— DATA PROVIDED —

╭──

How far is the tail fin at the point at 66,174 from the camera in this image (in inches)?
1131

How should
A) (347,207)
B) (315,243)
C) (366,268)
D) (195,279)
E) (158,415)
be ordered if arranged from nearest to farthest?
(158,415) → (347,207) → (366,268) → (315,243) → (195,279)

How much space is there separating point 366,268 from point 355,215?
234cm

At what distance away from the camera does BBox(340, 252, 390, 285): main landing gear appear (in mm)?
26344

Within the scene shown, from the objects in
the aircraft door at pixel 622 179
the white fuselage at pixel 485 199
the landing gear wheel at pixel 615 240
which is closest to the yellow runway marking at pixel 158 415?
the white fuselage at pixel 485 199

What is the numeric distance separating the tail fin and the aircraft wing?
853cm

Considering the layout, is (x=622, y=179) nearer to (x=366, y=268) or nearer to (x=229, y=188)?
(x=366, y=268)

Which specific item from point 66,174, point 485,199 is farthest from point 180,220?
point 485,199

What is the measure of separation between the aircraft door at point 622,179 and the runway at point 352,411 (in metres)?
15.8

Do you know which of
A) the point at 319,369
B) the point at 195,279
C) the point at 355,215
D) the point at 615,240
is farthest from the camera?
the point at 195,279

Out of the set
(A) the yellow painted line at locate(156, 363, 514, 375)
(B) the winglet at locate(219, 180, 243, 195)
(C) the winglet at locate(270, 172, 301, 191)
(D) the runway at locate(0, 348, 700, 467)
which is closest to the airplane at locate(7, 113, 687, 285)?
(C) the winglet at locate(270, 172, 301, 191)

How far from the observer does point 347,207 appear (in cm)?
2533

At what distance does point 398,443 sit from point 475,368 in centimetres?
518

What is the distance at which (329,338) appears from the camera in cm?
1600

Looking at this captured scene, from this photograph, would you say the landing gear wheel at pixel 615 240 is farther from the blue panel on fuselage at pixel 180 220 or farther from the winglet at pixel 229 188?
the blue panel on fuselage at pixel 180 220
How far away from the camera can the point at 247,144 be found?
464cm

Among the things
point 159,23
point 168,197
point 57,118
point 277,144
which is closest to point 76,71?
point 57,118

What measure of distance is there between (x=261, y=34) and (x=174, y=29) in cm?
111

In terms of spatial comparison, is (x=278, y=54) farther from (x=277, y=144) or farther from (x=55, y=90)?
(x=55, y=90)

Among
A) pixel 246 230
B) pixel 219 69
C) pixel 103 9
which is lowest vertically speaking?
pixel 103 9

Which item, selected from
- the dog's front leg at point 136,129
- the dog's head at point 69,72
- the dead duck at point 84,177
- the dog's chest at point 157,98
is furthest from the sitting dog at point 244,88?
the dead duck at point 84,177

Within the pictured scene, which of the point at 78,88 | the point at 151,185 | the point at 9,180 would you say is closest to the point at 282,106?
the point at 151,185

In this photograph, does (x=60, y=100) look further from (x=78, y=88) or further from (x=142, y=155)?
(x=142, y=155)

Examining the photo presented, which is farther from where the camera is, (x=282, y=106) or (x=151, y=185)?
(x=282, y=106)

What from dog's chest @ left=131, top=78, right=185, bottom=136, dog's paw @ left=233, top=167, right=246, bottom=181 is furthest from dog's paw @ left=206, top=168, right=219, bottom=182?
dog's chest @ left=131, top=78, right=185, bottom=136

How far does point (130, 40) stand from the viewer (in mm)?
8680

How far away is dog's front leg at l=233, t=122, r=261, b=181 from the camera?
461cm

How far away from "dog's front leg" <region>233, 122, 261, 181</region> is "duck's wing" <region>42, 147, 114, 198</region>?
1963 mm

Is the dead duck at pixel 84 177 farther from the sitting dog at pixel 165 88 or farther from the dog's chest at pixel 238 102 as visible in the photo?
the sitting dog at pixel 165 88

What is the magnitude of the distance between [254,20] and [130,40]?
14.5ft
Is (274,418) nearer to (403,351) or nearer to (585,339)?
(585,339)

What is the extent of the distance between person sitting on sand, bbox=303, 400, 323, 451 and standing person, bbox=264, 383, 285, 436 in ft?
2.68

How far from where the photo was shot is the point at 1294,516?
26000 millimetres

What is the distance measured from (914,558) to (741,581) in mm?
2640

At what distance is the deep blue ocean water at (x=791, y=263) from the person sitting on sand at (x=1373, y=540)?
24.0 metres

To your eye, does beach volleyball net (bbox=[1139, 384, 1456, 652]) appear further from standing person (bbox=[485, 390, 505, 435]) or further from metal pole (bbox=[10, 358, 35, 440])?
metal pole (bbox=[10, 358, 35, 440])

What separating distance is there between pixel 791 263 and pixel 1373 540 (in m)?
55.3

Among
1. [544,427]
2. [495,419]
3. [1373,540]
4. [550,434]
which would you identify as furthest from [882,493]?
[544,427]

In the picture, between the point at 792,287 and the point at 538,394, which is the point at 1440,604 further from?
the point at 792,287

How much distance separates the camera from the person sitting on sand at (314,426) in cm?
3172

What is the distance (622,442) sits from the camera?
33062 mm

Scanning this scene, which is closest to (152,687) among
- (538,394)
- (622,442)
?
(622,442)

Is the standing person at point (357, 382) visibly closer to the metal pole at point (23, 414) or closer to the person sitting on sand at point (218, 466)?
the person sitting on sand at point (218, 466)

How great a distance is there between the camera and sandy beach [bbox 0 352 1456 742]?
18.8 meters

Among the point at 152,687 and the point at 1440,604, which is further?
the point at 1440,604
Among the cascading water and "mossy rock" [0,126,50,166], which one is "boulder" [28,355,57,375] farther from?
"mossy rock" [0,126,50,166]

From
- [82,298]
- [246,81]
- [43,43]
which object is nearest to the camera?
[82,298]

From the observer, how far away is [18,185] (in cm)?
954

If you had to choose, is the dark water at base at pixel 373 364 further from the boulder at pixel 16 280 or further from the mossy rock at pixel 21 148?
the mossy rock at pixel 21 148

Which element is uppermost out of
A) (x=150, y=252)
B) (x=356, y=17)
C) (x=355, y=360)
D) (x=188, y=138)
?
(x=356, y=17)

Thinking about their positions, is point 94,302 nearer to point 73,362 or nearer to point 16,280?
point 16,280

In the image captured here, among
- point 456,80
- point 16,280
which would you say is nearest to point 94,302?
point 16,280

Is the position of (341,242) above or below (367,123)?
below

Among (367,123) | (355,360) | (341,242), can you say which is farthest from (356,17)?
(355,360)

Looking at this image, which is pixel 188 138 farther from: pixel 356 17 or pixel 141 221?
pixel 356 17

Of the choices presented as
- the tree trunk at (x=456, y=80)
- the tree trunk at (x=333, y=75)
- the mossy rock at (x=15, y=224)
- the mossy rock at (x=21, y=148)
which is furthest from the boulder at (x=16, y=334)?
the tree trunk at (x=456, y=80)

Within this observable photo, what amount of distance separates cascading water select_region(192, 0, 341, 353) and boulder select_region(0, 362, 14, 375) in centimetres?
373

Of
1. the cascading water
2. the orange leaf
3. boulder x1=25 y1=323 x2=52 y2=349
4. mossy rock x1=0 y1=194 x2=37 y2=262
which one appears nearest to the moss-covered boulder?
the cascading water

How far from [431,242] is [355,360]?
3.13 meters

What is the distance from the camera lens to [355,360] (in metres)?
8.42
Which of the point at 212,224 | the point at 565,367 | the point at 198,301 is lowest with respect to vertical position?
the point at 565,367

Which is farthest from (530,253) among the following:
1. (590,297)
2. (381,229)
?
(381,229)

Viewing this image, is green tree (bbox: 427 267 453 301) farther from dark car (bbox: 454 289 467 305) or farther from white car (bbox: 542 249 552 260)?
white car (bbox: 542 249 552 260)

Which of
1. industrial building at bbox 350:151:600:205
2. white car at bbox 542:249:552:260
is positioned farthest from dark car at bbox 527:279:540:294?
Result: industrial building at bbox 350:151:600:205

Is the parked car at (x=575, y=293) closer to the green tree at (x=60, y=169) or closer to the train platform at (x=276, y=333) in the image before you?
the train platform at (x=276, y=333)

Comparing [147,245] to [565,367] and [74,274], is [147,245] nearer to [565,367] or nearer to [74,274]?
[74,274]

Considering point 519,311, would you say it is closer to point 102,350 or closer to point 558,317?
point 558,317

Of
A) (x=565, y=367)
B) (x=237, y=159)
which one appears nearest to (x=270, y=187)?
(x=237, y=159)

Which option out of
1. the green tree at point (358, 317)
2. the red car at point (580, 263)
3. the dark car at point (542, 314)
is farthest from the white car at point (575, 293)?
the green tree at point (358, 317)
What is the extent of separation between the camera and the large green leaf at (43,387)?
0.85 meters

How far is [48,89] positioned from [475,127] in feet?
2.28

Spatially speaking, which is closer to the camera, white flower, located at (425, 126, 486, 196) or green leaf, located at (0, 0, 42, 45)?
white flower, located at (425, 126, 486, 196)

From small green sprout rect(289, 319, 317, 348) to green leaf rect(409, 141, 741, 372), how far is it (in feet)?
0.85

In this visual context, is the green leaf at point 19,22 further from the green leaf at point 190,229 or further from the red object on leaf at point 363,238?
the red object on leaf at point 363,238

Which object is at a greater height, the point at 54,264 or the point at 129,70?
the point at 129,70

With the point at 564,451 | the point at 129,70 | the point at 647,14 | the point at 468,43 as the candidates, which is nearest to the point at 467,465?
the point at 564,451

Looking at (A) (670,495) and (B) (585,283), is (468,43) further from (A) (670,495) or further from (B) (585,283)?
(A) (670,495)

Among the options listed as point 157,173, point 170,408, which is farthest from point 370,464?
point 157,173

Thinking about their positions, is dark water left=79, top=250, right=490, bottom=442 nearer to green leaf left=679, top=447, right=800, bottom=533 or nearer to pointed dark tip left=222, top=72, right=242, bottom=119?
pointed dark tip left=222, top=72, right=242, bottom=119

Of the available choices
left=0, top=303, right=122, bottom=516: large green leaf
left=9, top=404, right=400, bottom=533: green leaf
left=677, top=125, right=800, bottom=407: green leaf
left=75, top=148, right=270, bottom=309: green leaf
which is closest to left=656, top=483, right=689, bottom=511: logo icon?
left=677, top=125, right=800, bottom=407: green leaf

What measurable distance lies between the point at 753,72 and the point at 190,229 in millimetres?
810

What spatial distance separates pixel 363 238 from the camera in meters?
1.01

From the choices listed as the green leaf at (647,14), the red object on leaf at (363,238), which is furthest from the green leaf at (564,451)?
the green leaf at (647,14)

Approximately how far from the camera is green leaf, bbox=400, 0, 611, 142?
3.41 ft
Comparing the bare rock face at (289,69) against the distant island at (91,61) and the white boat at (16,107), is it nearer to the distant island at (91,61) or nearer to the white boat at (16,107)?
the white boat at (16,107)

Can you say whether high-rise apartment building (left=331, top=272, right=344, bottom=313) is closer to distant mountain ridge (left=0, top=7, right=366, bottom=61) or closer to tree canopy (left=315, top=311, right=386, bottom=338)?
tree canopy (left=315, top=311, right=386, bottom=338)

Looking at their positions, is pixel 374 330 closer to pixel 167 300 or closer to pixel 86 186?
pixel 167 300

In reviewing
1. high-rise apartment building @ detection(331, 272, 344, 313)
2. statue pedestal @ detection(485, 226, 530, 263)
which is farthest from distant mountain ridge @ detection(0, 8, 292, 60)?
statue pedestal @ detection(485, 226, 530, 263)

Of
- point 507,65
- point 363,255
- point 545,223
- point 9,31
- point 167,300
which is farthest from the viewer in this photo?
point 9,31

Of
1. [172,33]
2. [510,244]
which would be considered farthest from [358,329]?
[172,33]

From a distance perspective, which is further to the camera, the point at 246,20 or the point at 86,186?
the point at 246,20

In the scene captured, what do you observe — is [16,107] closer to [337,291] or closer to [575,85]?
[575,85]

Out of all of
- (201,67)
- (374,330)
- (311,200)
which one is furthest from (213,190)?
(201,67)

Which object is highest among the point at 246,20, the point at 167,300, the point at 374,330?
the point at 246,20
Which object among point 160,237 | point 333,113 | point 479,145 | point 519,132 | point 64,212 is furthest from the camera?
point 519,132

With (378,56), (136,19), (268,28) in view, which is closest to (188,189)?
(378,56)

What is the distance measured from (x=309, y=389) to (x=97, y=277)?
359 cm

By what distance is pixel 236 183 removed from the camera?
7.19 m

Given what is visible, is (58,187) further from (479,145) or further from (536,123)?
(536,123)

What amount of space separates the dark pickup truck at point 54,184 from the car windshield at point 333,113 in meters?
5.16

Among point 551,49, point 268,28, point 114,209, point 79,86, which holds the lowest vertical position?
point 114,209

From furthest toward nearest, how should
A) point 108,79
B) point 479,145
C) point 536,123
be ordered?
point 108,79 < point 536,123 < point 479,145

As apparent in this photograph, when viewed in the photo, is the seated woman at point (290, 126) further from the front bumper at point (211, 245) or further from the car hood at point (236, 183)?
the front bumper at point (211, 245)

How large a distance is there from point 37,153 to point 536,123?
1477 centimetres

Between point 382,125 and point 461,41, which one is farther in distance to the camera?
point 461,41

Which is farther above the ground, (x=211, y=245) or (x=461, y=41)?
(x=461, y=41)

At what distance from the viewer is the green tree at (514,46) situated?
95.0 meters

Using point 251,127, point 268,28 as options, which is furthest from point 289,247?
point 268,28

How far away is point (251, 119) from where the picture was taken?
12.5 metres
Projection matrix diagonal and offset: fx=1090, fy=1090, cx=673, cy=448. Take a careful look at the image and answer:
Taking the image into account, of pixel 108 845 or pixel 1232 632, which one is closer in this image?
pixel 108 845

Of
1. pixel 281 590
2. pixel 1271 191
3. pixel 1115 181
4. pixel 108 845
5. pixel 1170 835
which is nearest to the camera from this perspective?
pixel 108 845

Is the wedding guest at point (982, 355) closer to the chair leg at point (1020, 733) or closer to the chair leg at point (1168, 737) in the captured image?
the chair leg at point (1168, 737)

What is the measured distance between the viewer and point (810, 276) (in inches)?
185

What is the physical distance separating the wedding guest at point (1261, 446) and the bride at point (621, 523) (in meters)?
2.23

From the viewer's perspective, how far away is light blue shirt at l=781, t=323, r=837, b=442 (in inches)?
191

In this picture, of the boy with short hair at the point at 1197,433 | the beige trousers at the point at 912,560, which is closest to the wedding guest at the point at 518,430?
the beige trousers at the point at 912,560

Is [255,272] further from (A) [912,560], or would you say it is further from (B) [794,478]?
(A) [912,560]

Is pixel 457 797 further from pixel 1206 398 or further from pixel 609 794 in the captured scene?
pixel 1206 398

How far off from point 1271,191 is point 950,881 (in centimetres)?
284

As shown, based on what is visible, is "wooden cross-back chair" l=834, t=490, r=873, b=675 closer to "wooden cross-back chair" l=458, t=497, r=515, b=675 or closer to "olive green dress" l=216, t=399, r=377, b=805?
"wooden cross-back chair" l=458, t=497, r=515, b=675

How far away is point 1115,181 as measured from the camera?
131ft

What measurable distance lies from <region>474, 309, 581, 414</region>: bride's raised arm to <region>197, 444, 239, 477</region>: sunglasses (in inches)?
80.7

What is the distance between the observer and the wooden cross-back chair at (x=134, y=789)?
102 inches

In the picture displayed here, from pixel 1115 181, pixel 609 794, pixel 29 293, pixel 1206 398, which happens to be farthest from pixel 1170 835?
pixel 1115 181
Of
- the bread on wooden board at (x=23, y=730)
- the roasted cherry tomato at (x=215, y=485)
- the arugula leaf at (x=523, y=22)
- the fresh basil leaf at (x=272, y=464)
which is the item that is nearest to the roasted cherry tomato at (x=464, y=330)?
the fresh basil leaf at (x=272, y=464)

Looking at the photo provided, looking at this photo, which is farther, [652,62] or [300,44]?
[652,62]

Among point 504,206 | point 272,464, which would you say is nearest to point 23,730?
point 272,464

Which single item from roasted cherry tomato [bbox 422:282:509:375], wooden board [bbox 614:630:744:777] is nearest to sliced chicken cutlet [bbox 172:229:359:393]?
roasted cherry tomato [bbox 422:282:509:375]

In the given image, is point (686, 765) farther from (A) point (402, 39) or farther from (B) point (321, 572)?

╰──

— GOAL OF THE EXERCISE —
From the line containing "Is [255,272] further" down to the last line, reproduce the records exactly. Include both ends.

— THE RESPONSE —
Is [255,272] further from (A) [912,560], or would you say it is further from (B) [794,478]?
(A) [912,560]

Is pixel 457 797 further from pixel 1206 398 or further from pixel 609 794 in the captured scene?
pixel 1206 398

How far off from point 1271,191 is point 950,881 (in centimetres)?
284

As shown, based on what is visible, is "wooden cross-back chair" l=834, t=490, r=873, b=675 closer to "wooden cross-back chair" l=458, t=497, r=515, b=675 or closer to "olive green dress" l=216, t=399, r=377, b=805?
"wooden cross-back chair" l=458, t=497, r=515, b=675

How far away is point 1115,181 as measured from the camera?
131ft

What measurable distance lies from <region>474, 309, 581, 414</region>: bride's raised arm to <region>197, 444, 239, 477</region>: sunglasses (in inches)?
80.7

What is the distance between the observer and the wooden cross-back chair at (x=134, y=789)?
102 inches

In the picture displayed here, from pixel 1115 181, pixel 609 794, pixel 29 293, pixel 1206 398, which happens to be farthest from pixel 1170 835?
pixel 1115 181
Of
- the bread on wooden board at (x=23, y=730)
- the roasted cherry tomato at (x=215, y=485)
- the arugula leaf at (x=523, y=22)
- the fresh basil leaf at (x=272, y=464)
which is the item that is nearest to the roasted cherry tomato at (x=464, y=330)?
the fresh basil leaf at (x=272, y=464)

Looking at the photo provided, looking at this photo, which is farther, [652,62] or [300,44]?
[652,62]

Among point 504,206 | point 272,464, which would you say is nearest to point 23,730?
point 272,464

Which single item from roasted cherry tomato [bbox 422:282:509:375], wooden board [bbox 614:630:744:777] is nearest to sliced chicken cutlet [bbox 172:229:359:393]?
roasted cherry tomato [bbox 422:282:509:375]

In the given image, is point (686, 765) farther from (A) point (402, 39) or farther from (B) point (321, 572)?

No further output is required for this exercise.